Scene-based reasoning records
____

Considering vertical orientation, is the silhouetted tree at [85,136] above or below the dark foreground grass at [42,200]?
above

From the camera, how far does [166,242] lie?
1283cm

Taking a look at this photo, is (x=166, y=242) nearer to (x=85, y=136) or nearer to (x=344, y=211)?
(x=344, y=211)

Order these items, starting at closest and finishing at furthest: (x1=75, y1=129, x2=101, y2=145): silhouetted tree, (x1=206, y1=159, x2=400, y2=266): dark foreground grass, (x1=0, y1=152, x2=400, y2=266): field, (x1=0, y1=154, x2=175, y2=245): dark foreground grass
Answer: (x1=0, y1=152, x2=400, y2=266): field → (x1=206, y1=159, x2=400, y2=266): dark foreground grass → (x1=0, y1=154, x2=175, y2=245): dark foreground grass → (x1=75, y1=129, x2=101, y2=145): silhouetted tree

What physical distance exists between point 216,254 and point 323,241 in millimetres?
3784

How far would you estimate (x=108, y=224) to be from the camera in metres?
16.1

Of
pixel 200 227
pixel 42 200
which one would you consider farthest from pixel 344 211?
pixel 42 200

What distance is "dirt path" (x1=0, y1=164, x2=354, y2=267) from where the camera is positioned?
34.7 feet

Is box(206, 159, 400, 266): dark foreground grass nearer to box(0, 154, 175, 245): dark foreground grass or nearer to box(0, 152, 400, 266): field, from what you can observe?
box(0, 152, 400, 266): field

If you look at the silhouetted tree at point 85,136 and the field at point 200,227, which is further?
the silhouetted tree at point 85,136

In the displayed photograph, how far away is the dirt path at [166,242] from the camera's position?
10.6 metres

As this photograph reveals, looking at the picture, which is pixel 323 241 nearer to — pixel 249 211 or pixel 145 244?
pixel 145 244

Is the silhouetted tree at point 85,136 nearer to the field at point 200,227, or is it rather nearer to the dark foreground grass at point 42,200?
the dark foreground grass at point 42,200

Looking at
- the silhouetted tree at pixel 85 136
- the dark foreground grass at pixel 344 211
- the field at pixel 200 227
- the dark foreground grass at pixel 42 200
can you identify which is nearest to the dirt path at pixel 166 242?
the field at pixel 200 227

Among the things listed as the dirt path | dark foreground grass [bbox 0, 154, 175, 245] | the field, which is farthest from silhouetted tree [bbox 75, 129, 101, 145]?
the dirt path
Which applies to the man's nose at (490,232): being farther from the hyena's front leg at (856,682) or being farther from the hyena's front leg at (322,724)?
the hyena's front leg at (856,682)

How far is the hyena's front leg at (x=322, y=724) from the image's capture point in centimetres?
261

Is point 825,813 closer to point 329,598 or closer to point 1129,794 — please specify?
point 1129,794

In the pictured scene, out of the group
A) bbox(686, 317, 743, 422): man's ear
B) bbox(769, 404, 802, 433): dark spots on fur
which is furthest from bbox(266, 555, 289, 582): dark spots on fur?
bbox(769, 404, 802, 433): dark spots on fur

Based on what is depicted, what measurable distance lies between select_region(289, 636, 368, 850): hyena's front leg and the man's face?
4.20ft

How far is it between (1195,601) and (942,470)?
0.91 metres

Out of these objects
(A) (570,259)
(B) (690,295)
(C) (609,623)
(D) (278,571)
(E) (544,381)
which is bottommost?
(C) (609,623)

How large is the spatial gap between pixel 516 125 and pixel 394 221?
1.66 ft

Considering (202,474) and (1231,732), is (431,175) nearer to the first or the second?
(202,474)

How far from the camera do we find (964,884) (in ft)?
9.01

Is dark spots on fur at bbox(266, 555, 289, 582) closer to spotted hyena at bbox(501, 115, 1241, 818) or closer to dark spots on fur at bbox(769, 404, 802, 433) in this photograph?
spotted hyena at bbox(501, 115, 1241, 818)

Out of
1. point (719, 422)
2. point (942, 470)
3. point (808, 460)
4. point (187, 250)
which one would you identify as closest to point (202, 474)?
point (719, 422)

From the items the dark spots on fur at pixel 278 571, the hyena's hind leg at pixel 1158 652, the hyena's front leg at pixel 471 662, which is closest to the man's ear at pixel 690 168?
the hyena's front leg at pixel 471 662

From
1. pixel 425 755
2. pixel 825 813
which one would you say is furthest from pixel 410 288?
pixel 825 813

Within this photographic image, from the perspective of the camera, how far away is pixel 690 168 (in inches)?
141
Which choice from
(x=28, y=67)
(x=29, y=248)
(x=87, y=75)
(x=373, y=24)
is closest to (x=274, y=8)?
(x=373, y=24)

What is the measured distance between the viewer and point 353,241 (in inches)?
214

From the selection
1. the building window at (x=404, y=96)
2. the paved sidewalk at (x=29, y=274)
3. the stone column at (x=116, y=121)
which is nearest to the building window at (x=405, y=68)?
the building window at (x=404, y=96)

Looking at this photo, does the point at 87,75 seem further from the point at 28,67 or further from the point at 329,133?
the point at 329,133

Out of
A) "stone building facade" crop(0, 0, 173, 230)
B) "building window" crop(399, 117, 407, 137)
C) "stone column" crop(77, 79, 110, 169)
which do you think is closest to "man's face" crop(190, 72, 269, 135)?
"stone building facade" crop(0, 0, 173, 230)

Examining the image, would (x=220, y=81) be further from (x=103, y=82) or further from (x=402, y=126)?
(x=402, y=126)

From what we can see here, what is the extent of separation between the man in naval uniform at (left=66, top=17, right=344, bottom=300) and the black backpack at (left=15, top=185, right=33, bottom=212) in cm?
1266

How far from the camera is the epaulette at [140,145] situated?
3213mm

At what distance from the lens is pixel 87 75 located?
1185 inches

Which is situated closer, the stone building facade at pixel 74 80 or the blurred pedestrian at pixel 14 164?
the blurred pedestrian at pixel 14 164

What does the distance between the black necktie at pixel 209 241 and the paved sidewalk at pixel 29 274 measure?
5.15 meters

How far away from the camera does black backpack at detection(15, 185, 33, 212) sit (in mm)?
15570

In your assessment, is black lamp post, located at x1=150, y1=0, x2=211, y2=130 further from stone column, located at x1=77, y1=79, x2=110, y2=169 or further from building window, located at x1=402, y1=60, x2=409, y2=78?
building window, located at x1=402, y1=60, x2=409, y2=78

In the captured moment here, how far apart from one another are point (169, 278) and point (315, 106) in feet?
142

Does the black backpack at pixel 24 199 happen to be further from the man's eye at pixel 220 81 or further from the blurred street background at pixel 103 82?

____

Each line of the material must be restated exactly.

* RESPONSE
Considering vertical orientation, is the silhouetted tree at [85,136] above or below the dark foreground grass at [42,200]?
above

From the camera, how far does [166,242] lie?
1283cm

Taking a look at this photo, is (x=166, y=242) nearer to (x=85, y=136) or nearer to (x=344, y=211)?
(x=344, y=211)

Order these items, starting at closest and finishing at furthest: (x1=75, y1=129, x2=101, y2=145): silhouetted tree, (x1=206, y1=159, x2=400, y2=266): dark foreground grass, (x1=0, y1=152, x2=400, y2=266): field, (x1=0, y1=154, x2=175, y2=245): dark foreground grass
Answer: (x1=0, y1=152, x2=400, y2=266): field → (x1=206, y1=159, x2=400, y2=266): dark foreground grass → (x1=0, y1=154, x2=175, y2=245): dark foreground grass → (x1=75, y1=129, x2=101, y2=145): silhouetted tree

What physical distance exists between point 216,254 and point 323,241 in millimetres?
3784

How far would you estimate (x=108, y=224) to be from the camera in metres?
16.1

Of
pixel 200 227
pixel 42 200
which one would you consider farthest from pixel 344 211?
pixel 42 200

What distance is "dirt path" (x1=0, y1=164, x2=354, y2=267) from where the camera is positioned?
34.7 feet

Is box(206, 159, 400, 266): dark foreground grass nearer to box(0, 154, 175, 245): dark foreground grass or nearer to box(0, 152, 400, 266): field, from what you can observe?
box(0, 152, 400, 266): field

If you look at the silhouetted tree at point 85,136 and the field at point 200,227, which is further?
the silhouetted tree at point 85,136

In the displayed photograph, how far away is the dirt path at [166,242] from the camera's position?
10.6 metres

As this photograph reveals, looking at the picture, which is pixel 323 241 nearer to — pixel 249 211 or pixel 145 244?
pixel 145 244

Is the silhouetted tree at point 85,136 nearer to the field at point 200,227, or is it rather nearer to the dark foreground grass at point 42,200?
the dark foreground grass at point 42,200

Looking at
- the silhouetted tree at pixel 85 136
- the dark foreground grass at pixel 344 211
- the field at pixel 200 227
- the dark foreground grass at pixel 42 200
can you identify which is nearest to the dirt path at pixel 166 242?
the field at pixel 200 227

Among the things listed as the dirt path | dark foreground grass [bbox 0, 154, 175, 245] | the field, which is farthest from silhouetted tree [bbox 75, 129, 101, 145]?
the dirt path
Which applies to the man's nose at (490,232): being farther from the hyena's front leg at (856,682) or being farther from the hyena's front leg at (322,724)?
the hyena's front leg at (856,682)

How far is the hyena's front leg at (x=322, y=724) from the image's capture point in centimetres?
261

Is point 825,813 closer to point 329,598 or closer to point 1129,794 — please specify?
point 1129,794

In the pictured scene, out of the group
A) bbox(686, 317, 743, 422): man's ear
B) bbox(769, 404, 802, 433): dark spots on fur
which is furthest from bbox(266, 555, 289, 582): dark spots on fur?
bbox(769, 404, 802, 433): dark spots on fur

Based on what is depicted, what measurable distance lies between select_region(289, 636, 368, 850): hyena's front leg and the man's face?
4.20ft

How far is it between (1195,601) and (942,470)?
0.91 metres

Out of these objects
(A) (570,259)
(B) (690,295)
(C) (609,623)
(D) (278,571)
(E) (544,381)
which is bottommost?
(C) (609,623)

How large is the spatial gap between pixel 516 125 and pixel 394 221?
1.66 ft

Considering (202,474) and (1231,732), is (431,175) nearer to the first or the second?
(202,474)

How far from the camera do we find (964,884) (in ft)?
9.01

Is dark spots on fur at bbox(266, 555, 289, 582) closer to spotted hyena at bbox(501, 115, 1241, 818) or closer to dark spots on fur at bbox(769, 404, 802, 433) in this photograph?
spotted hyena at bbox(501, 115, 1241, 818)

Out of
1. point (719, 422)
2. point (942, 470)
3. point (808, 460)
4. point (187, 250)
which one would you identify as closest to point (202, 474)?
point (719, 422)

From the items the dark spots on fur at pixel 278 571, the hyena's hind leg at pixel 1158 652, the hyena's front leg at pixel 471 662, which is closest to the man's ear at pixel 690 168?
the hyena's front leg at pixel 471 662

From
1. pixel 425 755
2. pixel 825 813
which one would you say is furthest from pixel 410 288?
pixel 825 813

Within this photographic image, from the perspective of the camera, how far away is pixel 690 168 (in inches)?
141
Which choice from
(x=28, y=67)
(x=29, y=248)
(x=87, y=75)
(x=373, y=24)
is closest to (x=274, y=8)?
(x=373, y=24)

What is the measured distance between the viewer and point 353,241 (in inches)?
214

From the selection
1. the building window at (x=404, y=96)
2. the paved sidewalk at (x=29, y=274)
3. the stone column at (x=116, y=121)
which is nearest to the building window at (x=405, y=68)?
the building window at (x=404, y=96)

Looking at this photo, does the point at 87,75 seem further from the point at 28,67 or further from the point at 329,133?
the point at 329,133

Out of
A) "stone building facade" crop(0, 0, 173, 230)
B) "building window" crop(399, 117, 407, 137)
C) "stone column" crop(77, 79, 110, 169)
which do you think is closest to "man's face" crop(190, 72, 269, 135)?
"stone building facade" crop(0, 0, 173, 230)

Examining the image, would (x=220, y=81) be further from (x=103, y=82) or further from (x=402, y=126)?
(x=402, y=126)

From what we can see here, what is the extent of separation between the man in naval uniform at (left=66, top=17, right=344, bottom=300) and the black backpack at (left=15, top=185, right=33, bottom=212) in cm?
1266

How far from the camera is the epaulette at [140,145] situated?
3213mm

At what distance from the lens is pixel 87 75 located?
1185 inches

Which is situated closer, the stone building facade at pixel 74 80 or the blurred pedestrian at pixel 14 164?
the blurred pedestrian at pixel 14 164

What does the distance between the black necktie at pixel 209 241 and the paved sidewalk at pixel 29 274 measure?
5.15 meters

How far away from the camera does black backpack at detection(15, 185, 33, 212) sit (in mm)?
15570

In your assessment, is black lamp post, located at x1=150, y1=0, x2=211, y2=130 further from stone column, located at x1=77, y1=79, x2=110, y2=169 or further from building window, located at x1=402, y1=60, x2=409, y2=78?
building window, located at x1=402, y1=60, x2=409, y2=78

In the captured moment here, how far apart from one another are point (169, 278) and point (315, 106) in feet?
142

Does the black backpack at pixel 24 199 happen to be further from the man's eye at pixel 220 81 or further from the blurred street background at pixel 103 82?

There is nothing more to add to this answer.